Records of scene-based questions
########################################
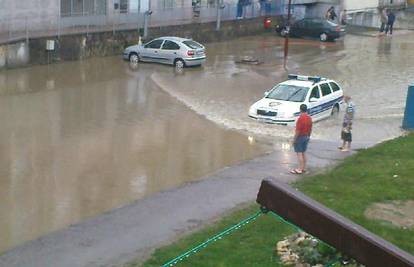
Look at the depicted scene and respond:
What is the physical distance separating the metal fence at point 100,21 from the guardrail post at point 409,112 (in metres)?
16.9

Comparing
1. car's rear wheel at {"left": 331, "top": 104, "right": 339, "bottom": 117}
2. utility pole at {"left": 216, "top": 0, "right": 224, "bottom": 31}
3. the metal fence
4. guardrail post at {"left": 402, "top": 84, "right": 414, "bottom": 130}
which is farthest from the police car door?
utility pole at {"left": 216, "top": 0, "right": 224, "bottom": 31}

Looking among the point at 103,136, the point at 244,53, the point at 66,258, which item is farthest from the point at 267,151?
the point at 244,53

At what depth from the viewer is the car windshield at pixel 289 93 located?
22141mm

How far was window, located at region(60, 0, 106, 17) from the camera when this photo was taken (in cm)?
3575

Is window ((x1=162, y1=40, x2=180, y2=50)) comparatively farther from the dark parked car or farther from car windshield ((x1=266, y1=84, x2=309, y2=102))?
the dark parked car

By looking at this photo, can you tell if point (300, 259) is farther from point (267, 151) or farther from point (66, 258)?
point (267, 151)

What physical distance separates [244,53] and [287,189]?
36.9 m

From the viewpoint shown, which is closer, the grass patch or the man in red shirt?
the grass patch

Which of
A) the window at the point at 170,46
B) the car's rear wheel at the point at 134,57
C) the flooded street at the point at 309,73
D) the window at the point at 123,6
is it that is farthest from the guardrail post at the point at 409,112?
the window at the point at 123,6

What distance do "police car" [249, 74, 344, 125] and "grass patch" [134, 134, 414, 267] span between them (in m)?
3.91

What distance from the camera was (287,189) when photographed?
346 centimetres

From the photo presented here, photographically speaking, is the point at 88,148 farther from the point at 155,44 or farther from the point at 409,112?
the point at 155,44

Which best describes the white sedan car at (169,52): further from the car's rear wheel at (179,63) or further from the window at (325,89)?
the window at (325,89)

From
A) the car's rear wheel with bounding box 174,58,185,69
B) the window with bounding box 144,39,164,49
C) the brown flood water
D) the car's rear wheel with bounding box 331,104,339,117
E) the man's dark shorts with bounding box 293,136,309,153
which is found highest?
the window with bounding box 144,39,164,49
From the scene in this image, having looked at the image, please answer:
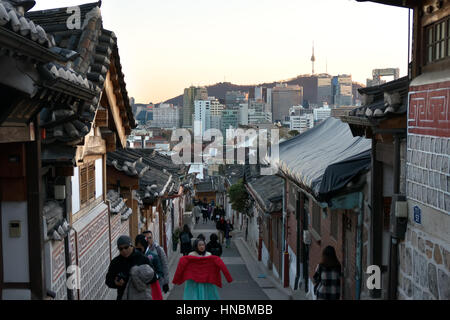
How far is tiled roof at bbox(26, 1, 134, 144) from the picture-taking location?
26.0ft

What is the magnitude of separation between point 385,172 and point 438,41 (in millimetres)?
2908

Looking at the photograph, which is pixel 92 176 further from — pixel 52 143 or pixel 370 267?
pixel 370 267

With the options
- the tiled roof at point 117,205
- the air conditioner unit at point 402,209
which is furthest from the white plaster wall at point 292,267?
the air conditioner unit at point 402,209

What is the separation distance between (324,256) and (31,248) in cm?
449

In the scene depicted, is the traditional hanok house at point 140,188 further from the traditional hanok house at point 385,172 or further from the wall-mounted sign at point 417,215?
the wall-mounted sign at point 417,215

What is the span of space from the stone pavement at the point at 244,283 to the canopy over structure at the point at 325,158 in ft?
14.3

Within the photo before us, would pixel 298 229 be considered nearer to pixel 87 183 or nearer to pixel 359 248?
pixel 359 248

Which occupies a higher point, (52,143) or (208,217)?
(52,143)

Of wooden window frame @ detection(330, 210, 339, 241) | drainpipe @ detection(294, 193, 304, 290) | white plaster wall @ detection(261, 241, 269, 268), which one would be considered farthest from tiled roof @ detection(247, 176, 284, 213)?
wooden window frame @ detection(330, 210, 339, 241)

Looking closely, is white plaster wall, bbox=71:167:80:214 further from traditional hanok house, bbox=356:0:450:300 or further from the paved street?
the paved street

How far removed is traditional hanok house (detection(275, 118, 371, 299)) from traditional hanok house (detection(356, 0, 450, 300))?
2.51 metres

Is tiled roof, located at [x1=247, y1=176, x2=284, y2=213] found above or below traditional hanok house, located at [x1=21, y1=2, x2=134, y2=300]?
below
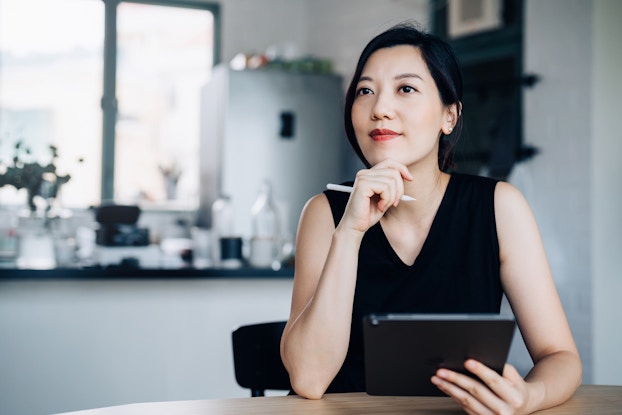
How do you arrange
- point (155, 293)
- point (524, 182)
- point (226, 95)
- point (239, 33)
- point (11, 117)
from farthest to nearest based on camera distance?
point (239, 33), point (11, 117), point (226, 95), point (524, 182), point (155, 293)

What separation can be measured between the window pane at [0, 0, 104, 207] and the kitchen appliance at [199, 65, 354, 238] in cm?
86

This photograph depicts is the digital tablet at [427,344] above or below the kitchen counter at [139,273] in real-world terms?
above

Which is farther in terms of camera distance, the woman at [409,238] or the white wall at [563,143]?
the white wall at [563,143]

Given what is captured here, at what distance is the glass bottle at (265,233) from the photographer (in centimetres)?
298

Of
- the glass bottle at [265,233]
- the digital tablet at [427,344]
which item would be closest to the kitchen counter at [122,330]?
the glass bottle at [265,233]

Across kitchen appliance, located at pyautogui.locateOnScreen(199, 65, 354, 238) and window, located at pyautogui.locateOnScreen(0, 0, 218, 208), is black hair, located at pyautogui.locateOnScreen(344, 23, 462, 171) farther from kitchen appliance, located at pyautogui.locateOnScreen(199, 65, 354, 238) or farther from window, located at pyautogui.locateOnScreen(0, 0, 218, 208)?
window, located at pyautogui.locateOnScreen(0, 0, 218, 208)

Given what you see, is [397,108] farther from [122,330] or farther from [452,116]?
[122,330]

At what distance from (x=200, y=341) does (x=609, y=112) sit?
6.07 feet

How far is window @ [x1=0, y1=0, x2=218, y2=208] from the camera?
16.7 feet

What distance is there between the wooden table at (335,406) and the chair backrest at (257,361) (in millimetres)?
360

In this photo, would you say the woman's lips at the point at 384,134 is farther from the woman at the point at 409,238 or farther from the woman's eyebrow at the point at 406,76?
the woman's eyebrow at the point at 406,76

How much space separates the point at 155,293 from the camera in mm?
2762

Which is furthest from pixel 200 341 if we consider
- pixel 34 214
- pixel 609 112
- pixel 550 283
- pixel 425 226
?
pixel 609 112

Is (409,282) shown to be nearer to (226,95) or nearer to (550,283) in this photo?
(550,283)
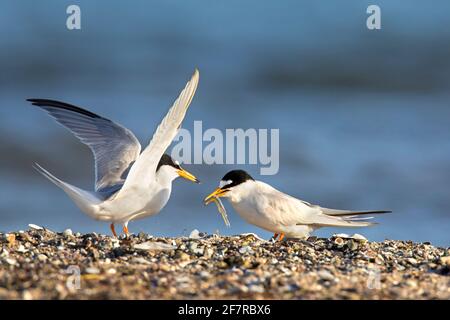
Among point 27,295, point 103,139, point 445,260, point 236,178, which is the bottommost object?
point 445,260

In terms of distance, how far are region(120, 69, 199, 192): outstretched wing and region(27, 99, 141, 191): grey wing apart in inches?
18.8

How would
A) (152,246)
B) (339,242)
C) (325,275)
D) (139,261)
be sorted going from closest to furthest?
(325,275)
(139,261)
(152,246)
(339,242)

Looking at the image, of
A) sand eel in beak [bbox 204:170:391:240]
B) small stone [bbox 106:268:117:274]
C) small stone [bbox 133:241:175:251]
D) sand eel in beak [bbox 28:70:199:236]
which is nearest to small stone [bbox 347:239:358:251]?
sand eel in beak [bbox 204:170:391:240]

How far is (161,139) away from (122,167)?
1.22 m

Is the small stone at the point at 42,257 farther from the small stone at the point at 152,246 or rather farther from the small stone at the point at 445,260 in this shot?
the small stone at the point at 445,260

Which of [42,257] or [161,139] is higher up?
[161,139]

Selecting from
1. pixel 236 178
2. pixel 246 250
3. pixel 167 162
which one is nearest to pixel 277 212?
pixel 236 178

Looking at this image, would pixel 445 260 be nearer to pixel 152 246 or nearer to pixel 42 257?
pixel 152 246

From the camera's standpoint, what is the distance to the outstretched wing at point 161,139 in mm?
5906

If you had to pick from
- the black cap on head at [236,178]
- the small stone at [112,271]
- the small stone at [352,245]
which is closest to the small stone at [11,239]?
the small stone at [112,271]

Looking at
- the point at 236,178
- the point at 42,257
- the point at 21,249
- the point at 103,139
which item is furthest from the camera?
the point at 103,139

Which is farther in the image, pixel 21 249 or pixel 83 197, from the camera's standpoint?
pixel 83 197

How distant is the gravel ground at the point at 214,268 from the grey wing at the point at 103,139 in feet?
2.43

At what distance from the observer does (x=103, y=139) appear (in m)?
7.54
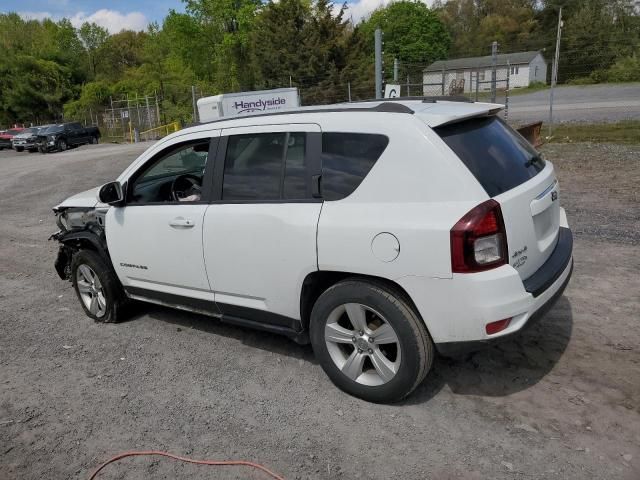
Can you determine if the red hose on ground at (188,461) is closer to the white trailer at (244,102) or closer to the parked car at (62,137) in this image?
the white trailer at (244,102)

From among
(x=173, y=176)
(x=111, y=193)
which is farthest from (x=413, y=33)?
(x=111, y=193)

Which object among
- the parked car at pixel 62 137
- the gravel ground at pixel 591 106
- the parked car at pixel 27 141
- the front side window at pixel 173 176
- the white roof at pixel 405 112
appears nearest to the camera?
the white roof at pixel 405 112

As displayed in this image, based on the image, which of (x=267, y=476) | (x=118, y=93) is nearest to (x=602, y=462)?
(x=267, y=476)

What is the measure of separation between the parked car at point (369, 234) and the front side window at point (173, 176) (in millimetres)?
64

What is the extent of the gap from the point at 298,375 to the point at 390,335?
38.4 inches

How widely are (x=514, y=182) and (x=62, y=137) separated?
33.4m

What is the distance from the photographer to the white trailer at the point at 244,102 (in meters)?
11.3

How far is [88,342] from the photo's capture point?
4723 mm

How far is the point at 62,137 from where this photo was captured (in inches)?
1248

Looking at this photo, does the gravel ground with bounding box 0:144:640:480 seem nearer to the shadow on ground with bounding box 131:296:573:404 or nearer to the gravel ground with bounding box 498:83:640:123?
the shadow on ground with bounding box 131:296:573:404

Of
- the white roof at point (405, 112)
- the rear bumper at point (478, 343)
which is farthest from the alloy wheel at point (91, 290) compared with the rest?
the rear bumper at point (478, 343)

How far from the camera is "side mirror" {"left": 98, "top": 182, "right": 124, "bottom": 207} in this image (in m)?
4.43

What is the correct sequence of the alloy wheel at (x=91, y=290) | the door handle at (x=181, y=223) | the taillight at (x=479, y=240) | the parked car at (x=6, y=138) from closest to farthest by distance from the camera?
the taillight at (x=479, y=240) → the door handle at (x=181, y=223) → the alloy wheel at (x=91, y=290) → the parked car at (x=6, y=138)

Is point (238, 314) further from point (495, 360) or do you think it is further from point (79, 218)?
point (79, 218)
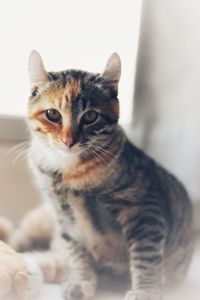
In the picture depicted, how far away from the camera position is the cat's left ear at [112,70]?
70 cm

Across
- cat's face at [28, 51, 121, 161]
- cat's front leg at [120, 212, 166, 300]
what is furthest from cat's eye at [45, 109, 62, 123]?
cat's front leg at [120, 212, 166, 300]

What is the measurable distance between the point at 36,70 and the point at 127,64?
151mm

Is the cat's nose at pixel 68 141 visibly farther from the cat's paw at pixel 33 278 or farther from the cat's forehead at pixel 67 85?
the cat's paw at pixel 33 278

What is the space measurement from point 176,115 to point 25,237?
325 mm

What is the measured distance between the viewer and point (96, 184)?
0.72m

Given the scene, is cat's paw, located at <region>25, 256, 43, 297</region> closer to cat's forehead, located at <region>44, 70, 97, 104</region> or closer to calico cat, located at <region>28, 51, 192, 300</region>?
calico cat, located at <region>28, 51, 192, 300</region>

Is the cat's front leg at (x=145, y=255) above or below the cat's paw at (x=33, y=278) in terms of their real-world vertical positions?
above

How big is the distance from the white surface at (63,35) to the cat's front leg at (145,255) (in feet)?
0.66

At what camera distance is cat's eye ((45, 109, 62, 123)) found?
682 millimetres

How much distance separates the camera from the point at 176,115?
32.7 inches

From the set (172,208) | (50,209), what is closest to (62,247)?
(50,209)

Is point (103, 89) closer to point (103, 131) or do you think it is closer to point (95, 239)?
point (103, 131)

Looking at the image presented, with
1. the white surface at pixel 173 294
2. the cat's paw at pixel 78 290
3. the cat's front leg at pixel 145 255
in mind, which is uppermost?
the cat's front leg at pixel 145 255

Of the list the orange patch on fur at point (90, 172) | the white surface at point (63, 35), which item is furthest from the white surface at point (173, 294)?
the white surface at point (63, 35)
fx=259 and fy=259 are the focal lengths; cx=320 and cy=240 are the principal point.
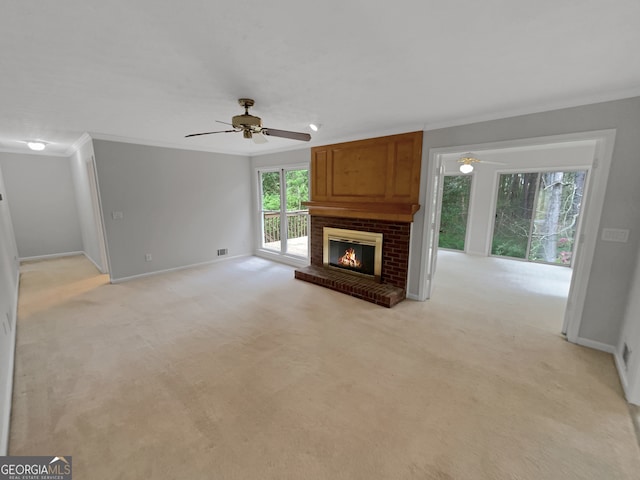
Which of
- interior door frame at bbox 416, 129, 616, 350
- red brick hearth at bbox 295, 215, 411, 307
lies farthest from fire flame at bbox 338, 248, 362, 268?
interior door frame at bbox 416, 129, 616, 350

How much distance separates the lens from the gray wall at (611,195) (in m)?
2.19

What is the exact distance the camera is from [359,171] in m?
3.89

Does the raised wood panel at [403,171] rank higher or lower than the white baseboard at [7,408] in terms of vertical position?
higher

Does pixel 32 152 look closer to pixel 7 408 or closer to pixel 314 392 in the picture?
pixel 7 408

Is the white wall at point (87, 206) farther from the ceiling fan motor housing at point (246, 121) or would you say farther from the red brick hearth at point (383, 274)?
the red brick hearth at point (383, 274)

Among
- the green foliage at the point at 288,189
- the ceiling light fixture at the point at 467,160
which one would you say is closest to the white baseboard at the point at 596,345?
the ceiling light fixture at the point at 467,160

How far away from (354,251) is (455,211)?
12.8 ft

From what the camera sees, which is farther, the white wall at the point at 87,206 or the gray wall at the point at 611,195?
the white wall at the point at 87,206

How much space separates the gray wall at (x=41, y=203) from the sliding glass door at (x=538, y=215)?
9.81m

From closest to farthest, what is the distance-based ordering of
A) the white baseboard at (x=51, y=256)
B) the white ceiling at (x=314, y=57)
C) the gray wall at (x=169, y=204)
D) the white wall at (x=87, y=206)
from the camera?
the white ceiling at (x=314, y=57) < the gray wall at (x=169, y=204) < the white wall at (x=87, y=206) < the white baseboard at (x=51, y=256)

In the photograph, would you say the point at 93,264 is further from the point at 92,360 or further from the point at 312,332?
the point at 312,332

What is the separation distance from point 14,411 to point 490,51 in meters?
3.86

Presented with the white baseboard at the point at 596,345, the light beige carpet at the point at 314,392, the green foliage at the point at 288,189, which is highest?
the green foliage at the point at 288,189

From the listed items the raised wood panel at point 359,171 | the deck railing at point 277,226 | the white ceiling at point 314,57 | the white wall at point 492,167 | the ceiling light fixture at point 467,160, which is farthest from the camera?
the deck railing at point 277,226
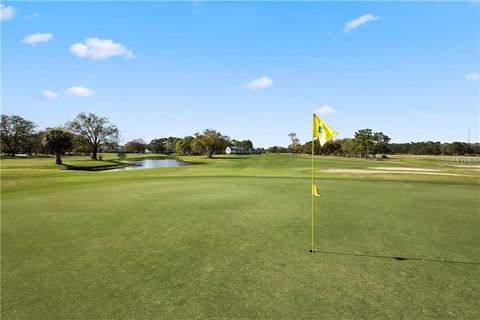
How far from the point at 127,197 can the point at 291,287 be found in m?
11.5

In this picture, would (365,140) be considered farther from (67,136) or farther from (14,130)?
(14,130)

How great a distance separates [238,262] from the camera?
6.46 meters

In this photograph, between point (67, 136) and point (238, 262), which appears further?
point (67, 136)

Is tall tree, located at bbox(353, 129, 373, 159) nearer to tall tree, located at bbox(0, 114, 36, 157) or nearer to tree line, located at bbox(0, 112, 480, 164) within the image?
tree line, located at bbox(0, 112, 480, 164)

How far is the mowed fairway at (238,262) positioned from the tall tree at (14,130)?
338 feet

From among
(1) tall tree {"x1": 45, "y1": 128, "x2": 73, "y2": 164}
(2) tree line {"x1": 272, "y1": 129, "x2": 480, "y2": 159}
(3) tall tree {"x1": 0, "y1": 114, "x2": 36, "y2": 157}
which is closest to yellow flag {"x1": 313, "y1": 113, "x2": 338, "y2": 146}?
(1) tall tree {"x1": 45, "y1": 128, "x2": 73, "y2": 164}

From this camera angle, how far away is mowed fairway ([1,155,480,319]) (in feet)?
15.5

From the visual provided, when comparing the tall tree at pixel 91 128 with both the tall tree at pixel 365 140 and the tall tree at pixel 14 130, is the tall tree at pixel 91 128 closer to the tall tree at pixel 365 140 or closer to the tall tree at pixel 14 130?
the tall tree at pixel 14 130

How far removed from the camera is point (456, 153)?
138500 millimetres

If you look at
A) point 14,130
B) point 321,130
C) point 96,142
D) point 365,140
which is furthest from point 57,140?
point 365,140

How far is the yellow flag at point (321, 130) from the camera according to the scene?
7.78m

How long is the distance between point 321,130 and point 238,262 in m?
4.15

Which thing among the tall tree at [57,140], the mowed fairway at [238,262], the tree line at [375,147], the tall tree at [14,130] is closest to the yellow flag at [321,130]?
the mowed fairway at [238,262]

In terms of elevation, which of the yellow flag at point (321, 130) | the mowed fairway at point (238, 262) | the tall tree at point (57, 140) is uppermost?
the tall tree at point (57, 140)
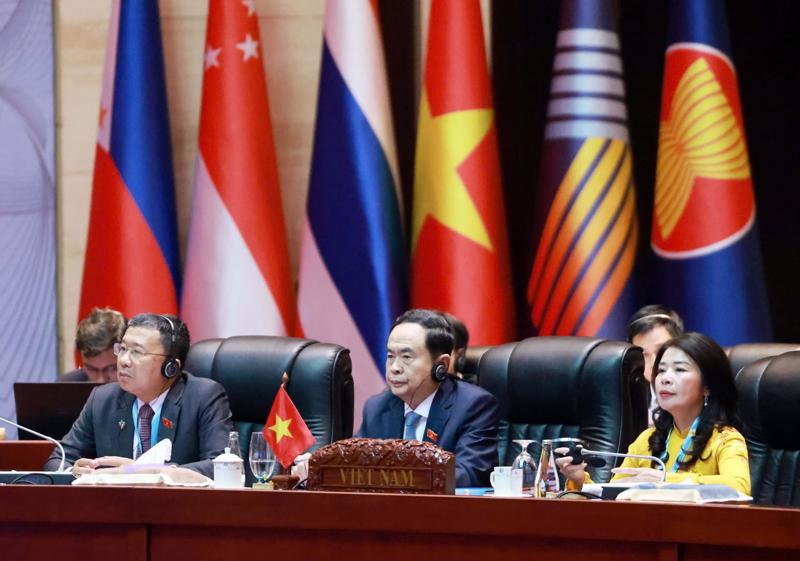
########################################
## [What this task involves]
Pick out and copy every line of the material above that contains the string "mounted", treating uppercase and lowercase as distinct.

## [Correct result]
In the scene depicted, is the traditional hanok house at point 140,188 further from the traditional hanok house at point 385,172 or further from the wall-mounted sign at point 417,215?
the wall-mounted sign at point 417,215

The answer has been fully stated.